TASK INSTRUCTIONS:
Find the lines of the data below that include "Vietnam". Report their number only.

[Dataset entries]
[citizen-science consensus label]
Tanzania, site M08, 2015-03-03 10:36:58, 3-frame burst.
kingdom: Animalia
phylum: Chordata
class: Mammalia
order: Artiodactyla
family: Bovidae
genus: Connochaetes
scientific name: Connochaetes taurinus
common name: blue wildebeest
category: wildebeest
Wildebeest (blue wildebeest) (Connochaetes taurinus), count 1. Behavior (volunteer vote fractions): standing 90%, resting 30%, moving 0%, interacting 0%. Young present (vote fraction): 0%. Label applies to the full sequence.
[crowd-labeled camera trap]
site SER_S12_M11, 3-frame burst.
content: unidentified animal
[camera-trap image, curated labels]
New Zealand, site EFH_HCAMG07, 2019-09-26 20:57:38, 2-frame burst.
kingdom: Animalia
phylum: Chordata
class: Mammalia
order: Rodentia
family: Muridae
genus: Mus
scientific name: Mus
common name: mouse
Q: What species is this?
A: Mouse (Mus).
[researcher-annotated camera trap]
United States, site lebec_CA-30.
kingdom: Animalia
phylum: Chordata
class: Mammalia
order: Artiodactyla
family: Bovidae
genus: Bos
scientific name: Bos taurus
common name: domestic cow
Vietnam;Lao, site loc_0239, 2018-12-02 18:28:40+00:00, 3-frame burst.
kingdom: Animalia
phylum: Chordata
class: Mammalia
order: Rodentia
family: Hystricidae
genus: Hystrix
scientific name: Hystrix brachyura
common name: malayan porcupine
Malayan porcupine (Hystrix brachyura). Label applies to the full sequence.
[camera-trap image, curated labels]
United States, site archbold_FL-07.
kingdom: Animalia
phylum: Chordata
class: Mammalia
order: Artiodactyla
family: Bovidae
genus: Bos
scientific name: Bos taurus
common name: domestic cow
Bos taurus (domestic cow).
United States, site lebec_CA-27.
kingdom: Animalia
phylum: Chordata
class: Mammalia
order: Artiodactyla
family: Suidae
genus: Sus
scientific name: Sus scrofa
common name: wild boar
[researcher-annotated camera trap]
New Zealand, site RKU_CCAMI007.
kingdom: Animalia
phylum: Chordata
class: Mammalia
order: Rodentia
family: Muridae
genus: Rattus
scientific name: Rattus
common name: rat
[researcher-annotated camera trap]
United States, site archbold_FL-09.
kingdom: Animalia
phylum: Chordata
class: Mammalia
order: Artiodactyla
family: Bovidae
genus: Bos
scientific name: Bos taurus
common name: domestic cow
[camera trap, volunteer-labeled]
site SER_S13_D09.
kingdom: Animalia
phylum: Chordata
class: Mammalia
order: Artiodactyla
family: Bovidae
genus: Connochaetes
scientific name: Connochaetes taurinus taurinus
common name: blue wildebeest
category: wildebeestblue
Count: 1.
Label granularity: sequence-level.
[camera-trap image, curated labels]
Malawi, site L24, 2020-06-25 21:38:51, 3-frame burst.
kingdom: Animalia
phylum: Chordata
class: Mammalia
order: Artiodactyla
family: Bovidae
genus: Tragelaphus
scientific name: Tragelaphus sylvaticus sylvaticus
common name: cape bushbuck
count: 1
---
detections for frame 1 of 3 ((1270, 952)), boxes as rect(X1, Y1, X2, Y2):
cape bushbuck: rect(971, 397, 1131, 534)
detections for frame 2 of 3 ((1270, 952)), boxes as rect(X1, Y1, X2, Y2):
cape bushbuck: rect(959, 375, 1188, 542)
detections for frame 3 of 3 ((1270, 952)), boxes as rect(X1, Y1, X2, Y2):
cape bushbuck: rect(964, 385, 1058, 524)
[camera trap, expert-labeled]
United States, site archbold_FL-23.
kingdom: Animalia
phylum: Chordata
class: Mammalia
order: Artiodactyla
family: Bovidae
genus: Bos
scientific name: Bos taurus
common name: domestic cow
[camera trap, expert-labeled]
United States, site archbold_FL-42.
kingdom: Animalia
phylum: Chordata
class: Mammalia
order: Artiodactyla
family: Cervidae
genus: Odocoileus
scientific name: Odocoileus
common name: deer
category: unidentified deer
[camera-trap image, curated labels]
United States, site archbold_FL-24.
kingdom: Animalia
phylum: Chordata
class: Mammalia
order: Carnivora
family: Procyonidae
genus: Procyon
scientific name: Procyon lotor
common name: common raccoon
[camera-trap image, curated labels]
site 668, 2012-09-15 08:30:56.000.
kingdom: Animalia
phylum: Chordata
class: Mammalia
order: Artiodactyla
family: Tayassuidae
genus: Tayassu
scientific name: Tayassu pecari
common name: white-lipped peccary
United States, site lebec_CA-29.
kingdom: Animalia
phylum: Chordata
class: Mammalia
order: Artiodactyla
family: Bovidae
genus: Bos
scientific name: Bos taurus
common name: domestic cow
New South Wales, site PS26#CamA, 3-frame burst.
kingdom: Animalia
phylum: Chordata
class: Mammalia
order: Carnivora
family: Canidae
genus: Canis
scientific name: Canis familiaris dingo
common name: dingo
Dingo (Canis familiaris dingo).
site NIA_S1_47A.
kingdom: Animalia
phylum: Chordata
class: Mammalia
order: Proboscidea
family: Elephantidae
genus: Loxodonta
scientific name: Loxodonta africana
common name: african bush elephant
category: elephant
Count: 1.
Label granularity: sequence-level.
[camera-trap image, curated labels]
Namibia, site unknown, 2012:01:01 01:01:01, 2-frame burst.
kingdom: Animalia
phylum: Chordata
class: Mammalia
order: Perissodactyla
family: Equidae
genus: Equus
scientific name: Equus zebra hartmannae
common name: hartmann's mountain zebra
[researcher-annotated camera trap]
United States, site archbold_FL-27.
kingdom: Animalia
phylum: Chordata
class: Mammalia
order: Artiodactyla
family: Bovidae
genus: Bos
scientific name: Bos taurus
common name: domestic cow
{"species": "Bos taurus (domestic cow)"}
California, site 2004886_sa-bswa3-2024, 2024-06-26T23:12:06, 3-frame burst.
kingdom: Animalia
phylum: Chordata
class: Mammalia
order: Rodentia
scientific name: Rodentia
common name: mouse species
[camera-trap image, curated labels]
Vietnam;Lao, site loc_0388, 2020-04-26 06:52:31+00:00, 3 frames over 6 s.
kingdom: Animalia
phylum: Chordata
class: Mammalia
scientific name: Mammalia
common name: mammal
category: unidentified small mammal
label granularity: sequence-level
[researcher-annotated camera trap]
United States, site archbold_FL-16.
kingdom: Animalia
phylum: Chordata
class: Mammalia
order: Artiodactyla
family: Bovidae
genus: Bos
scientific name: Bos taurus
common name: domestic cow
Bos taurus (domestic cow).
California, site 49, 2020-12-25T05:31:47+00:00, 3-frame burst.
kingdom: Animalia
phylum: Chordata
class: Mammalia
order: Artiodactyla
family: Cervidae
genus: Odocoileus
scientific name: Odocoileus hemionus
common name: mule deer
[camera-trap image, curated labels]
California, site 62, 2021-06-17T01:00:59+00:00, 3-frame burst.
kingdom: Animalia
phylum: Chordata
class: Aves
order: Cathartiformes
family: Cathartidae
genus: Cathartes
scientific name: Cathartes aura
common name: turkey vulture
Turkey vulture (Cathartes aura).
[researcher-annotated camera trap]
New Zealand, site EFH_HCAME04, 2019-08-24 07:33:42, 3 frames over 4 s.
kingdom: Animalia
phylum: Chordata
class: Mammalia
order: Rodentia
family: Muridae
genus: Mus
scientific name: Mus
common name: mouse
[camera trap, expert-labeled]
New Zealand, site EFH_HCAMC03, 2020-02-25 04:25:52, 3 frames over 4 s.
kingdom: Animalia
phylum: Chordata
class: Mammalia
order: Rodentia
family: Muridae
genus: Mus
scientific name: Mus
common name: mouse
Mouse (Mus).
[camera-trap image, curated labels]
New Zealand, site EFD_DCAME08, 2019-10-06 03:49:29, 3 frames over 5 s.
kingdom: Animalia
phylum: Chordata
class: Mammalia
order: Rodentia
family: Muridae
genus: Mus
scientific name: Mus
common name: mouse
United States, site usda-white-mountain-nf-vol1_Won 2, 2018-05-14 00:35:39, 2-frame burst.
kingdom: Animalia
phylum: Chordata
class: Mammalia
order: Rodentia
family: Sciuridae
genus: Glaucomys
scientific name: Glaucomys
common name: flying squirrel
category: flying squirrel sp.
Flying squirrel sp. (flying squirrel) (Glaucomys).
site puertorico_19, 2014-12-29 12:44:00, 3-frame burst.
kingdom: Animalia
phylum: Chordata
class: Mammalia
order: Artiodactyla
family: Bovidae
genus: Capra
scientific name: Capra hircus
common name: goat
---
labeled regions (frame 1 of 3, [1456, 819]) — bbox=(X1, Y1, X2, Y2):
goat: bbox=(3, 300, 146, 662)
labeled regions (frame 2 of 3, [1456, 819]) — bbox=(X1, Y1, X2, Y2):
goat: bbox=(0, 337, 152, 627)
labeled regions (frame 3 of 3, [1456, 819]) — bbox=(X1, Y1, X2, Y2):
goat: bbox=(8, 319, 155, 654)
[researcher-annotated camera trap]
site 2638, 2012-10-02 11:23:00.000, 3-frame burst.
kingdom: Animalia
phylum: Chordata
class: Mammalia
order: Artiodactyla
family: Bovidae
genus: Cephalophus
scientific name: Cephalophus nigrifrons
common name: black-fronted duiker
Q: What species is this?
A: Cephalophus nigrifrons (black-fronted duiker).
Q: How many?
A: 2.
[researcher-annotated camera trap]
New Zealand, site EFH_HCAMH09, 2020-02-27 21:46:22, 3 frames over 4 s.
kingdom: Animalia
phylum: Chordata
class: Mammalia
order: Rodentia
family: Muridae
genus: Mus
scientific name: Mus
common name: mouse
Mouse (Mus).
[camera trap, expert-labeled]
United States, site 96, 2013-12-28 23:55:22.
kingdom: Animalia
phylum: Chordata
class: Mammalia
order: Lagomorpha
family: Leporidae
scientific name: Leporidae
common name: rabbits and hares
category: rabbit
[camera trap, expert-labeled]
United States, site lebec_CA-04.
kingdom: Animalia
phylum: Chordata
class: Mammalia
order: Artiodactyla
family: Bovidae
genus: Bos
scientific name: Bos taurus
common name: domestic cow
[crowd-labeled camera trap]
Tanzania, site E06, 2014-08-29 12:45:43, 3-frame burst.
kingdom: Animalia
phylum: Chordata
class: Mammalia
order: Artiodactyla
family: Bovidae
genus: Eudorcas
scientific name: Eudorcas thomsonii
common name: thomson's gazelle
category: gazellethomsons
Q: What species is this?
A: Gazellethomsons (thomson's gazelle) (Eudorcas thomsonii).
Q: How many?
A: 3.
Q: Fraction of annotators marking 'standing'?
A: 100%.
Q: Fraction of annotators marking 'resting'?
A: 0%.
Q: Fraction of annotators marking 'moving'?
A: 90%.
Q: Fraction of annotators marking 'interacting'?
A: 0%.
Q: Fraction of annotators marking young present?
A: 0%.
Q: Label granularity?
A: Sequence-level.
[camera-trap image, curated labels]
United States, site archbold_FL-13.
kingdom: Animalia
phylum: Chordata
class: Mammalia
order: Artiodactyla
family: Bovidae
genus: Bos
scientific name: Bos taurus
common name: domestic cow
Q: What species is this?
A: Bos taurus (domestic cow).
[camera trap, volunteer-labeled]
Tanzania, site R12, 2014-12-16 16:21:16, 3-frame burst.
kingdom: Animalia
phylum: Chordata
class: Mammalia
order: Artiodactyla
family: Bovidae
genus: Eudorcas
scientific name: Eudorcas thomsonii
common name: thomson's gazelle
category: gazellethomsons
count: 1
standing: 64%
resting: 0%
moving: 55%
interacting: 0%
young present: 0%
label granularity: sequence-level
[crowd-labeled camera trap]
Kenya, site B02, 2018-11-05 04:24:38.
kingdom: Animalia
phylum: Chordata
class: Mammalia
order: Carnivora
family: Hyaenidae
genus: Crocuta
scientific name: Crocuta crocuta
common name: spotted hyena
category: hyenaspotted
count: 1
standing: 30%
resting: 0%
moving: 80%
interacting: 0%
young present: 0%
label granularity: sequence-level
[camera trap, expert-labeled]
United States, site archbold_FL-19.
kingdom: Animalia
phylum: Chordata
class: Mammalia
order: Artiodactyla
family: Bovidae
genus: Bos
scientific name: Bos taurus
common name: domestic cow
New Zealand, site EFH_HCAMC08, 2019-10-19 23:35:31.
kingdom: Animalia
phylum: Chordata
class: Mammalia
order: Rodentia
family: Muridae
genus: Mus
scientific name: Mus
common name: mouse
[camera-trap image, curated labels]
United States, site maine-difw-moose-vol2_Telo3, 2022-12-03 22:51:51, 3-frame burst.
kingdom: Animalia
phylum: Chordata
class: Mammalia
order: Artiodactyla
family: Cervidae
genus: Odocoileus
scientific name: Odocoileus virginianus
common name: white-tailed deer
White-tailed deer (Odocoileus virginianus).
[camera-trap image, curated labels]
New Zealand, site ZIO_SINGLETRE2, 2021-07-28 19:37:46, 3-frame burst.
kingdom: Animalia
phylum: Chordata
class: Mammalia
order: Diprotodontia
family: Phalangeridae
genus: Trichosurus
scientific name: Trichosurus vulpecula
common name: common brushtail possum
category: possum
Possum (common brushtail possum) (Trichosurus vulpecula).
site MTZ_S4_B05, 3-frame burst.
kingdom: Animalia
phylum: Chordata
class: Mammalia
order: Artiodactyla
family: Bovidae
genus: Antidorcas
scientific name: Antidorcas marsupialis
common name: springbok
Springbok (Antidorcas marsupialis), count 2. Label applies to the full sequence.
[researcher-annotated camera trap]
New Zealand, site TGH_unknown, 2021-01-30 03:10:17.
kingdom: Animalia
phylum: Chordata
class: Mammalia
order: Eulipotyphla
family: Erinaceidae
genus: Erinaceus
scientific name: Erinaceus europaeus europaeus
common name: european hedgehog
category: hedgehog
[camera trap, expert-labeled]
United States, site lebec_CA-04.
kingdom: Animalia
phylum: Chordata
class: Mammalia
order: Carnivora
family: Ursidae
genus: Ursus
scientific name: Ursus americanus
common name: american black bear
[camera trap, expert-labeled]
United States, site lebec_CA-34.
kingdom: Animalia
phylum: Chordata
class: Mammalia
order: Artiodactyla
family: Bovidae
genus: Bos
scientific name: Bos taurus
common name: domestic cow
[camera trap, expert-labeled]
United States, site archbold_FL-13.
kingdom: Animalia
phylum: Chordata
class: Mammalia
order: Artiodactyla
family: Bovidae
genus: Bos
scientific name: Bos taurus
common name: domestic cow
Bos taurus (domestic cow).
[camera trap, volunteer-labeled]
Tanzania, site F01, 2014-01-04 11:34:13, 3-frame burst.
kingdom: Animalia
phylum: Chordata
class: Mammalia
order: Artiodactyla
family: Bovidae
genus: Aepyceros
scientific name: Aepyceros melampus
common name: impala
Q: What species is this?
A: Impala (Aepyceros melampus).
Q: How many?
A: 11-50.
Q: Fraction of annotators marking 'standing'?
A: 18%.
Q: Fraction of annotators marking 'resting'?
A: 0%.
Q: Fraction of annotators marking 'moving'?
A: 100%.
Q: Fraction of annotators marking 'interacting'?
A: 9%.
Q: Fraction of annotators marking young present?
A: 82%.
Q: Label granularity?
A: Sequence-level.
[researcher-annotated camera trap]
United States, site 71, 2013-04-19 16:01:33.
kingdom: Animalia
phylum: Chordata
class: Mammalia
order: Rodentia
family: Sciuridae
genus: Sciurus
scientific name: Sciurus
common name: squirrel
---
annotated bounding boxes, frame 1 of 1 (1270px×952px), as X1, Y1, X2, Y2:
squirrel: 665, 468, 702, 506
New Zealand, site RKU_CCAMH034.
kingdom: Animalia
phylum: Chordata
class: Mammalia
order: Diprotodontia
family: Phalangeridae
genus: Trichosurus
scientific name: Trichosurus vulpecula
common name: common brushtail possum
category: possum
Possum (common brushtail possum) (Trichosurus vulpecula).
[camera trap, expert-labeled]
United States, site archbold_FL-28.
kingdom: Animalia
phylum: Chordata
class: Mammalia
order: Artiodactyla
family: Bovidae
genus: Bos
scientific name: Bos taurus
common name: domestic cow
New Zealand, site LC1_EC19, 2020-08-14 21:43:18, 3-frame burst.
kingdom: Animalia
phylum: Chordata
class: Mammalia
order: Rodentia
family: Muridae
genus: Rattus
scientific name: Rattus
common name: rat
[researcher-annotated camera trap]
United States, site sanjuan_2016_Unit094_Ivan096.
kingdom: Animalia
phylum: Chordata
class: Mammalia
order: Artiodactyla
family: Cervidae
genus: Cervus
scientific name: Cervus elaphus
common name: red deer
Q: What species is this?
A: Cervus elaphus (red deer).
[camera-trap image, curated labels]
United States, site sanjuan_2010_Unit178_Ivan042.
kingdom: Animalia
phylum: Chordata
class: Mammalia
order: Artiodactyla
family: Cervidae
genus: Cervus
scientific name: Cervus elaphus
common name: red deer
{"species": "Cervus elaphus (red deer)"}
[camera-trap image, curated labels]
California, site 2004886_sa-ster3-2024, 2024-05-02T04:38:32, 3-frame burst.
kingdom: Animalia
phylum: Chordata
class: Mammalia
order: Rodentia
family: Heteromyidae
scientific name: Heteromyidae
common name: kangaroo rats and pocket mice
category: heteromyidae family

ANSWER TO THIS TASK:
2